И это было правдой: Джованни действительно перепугался до истерики. Он понял, что Папа крепко держит его в своей паутине. Миланским родственникам нет до него никакого дела, тесть хочет от него избавиться и отсылает прямо в логово врагов его семейства. Что с ним будет, что будет?

– Я отказываюсь подчиняться приказам Папы, – объявил он. – Неужели он думает, что я не понимаю, ради чего все это?

– О, Джованни, – ответила Лукреция, – я бы не советовала тебе ослушаться отца.

– Ну да, конечно, ты бы посоветовала мне другое: «Поезжай в Неаполь, Джованни, прими это назначение. Ты – Сфорца, кровный враг неаполитанцев, но поезжай, поезжай… Потому что мой отец хочет тебя устранить, чтобы я вернулась к нему… жила подле него, а слухи росли, росли, росли…»

Он снова истерически расхохотался, лицо его исказил страх.

Она попыталась успокоить его, но он только вопил:

– Я не поеду! Слышишь? Не поеду!

Плохие вести, как известно, в одиночку не ходят. Из Каподимонте, родного города Джулии, пришло сообщение, что ее брат Анджело тяжело болен и семья уже не надеется на его выздоровление.

Джулия очень любила свою семью, в особенности братьев Анджело и Алессандро.

Она сразу же отправилась к Лукреции. Та была поражена: никогда еще за время их знакомства она не видела на лице подруги такого отчаяния.

Джулия объяснила, в чем дело, и Лукреция воскликнула:

– Дорогая моя, как мне жаль! Мы должны молиться за его выздоровление!

– От меня требуется большее, чем молитвы, – ответила Джулия. – Мне надо ехать к нему. Иначе мы с ним друг друга больше никогда не увидим!

– Но ты помнишь, что приказал отец? Мы не имеем права покидать Пезаро без его разрешения.

– Мой брат умирает, неужели это тебе не понятно? А что, если бы при смерти были Чезаре или Джованни? Ты бы не поехала?

– Но это же не Чезаре и не Джованни, – спокойно возразила Лукреция. – Это всего лишь Анджело.

– Он для меня такой же брат, как для тебя Джованни и Чезаре!

Однако Лукреция не могла с этим согласиться: Джулия не понимала, насколько тесны связи в семействе Борджа. Да и Папа рассердится, если узнает, что Джулия отправилась из Пезаро к своей семье.

– К тому же, – напомнила Лукреция, – Орсино находится в Бассанелло, это недалеко от Каподимонте.

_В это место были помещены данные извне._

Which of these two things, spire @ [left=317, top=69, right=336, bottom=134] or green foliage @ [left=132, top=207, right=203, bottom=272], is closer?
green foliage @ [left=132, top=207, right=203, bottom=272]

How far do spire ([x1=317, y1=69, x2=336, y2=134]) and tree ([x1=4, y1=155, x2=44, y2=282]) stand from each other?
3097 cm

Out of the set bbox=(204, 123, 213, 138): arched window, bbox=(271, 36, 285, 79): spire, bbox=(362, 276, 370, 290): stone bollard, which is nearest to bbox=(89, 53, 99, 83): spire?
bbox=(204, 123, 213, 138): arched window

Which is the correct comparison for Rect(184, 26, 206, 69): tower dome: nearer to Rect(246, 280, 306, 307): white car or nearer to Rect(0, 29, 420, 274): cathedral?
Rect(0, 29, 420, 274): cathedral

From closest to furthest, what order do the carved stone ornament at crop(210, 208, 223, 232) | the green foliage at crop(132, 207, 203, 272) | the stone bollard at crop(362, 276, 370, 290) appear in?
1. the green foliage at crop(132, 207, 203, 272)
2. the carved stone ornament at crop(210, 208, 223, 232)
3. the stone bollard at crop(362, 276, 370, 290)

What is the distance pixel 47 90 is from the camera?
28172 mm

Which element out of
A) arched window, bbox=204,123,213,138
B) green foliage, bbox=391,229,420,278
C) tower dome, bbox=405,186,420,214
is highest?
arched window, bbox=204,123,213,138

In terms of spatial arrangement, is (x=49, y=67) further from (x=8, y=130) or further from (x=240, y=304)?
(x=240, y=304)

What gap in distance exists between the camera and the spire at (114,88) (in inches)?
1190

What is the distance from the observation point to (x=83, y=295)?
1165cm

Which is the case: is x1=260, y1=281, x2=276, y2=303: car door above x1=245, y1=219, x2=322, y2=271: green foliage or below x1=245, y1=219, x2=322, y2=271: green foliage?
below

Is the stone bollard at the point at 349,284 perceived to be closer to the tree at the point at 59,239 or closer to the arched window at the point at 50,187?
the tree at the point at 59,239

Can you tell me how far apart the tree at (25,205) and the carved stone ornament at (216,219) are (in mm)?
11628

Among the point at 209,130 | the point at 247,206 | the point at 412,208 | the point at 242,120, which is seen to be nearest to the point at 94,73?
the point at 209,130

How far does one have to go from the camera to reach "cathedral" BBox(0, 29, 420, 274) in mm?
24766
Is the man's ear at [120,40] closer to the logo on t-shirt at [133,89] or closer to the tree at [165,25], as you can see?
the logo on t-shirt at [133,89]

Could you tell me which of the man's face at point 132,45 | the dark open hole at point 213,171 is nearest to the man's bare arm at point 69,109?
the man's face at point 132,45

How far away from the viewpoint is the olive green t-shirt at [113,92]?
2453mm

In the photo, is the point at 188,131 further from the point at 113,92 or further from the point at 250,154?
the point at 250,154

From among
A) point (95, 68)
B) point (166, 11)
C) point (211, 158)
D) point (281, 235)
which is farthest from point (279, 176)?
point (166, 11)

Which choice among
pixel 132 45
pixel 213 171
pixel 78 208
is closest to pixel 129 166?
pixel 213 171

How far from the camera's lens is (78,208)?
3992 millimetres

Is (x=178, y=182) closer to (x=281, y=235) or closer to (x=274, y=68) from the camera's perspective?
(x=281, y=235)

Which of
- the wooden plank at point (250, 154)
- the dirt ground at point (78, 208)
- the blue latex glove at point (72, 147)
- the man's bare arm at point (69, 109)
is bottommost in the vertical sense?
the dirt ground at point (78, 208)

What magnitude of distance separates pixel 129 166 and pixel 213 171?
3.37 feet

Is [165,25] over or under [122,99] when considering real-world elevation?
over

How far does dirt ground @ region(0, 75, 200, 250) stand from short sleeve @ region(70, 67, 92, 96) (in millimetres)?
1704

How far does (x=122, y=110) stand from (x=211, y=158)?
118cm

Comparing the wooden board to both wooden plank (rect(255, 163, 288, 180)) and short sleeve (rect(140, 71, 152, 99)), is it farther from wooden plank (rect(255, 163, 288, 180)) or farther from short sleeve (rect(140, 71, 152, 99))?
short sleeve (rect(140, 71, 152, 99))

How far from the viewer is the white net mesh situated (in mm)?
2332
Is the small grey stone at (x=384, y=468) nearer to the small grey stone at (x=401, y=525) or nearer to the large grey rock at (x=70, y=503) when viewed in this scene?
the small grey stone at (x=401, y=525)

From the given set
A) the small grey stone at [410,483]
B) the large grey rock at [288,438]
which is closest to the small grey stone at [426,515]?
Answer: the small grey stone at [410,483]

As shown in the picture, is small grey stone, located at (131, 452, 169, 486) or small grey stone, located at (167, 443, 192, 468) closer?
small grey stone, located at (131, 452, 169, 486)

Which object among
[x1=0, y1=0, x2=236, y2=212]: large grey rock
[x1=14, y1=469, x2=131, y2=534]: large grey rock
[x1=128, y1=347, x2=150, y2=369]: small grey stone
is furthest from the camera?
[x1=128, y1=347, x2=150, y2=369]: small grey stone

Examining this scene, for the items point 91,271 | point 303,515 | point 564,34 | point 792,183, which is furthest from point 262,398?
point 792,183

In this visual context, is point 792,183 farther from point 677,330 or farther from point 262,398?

А ты знаешь, что отец не любит, если твой муж находится где-то поблизости от тебя.

– Я не собираюсь встречаться с Орсино.

– Но он сам может приехать к тебе. Ах, Джулия, если ты дорожишь любовью моего отца – не езди в Каподимонте.

Джулия молчала: она разрывалась между желанием повидать брата и желанием во всем потакать Папе.

Джованни отправился в Неаполь. Лукреция попрощалась с ним без особых сожалений. За эти последние дни она окончательно убедилась в том, что ее муж – слабак, а ей нравились мужчины сильные, похожие на отца и братьев.

Джованни, озлобленный и растерянный, решил, что, поскольку он не может сотрудничать с врагами своей семьи, он будет лишь притворяться, что служит им, а сам станет передавать в Милан все сведения о передвижениях и планах неаполитанской армии. Конечно, шпионить – очень опасно, и если его замыслы раскроют, ему несдобровать. Но что еще он может сделать? Как еще сможет сохранить связь со своей семьей? Он был мелким правителем мелкого сообщества и не мог жить без поддержки семьи и Папы.

После отъезда Джованни дворец погрузился в уныние. Развлечения кончились – у девушек не было к ним охоты. Они целыми днями просиживали в комнатах Лукреции. Лукреция возилась с Лаурой, а Джулия все глядела в окна – не покажется ли посланец из Каподимонте?

И вот посланец прибыл, и весть, которую он доставил, была горестной. Анджело Фарнезе при смерти – в этом уже не было никаких сомнений. Он высказал пожелание увидеть напоследок возлюбленную свою сестру Джулию, которая принесла семейству столько благ. Это решило все.

– Я сейчас же выезжаю в Каподимонте, – объявила Джулия. – Мне необходимо попрощаться с братом.

– Ты не можешь ехать, – стояла на своем Лукреция. – Отец будет недоволен.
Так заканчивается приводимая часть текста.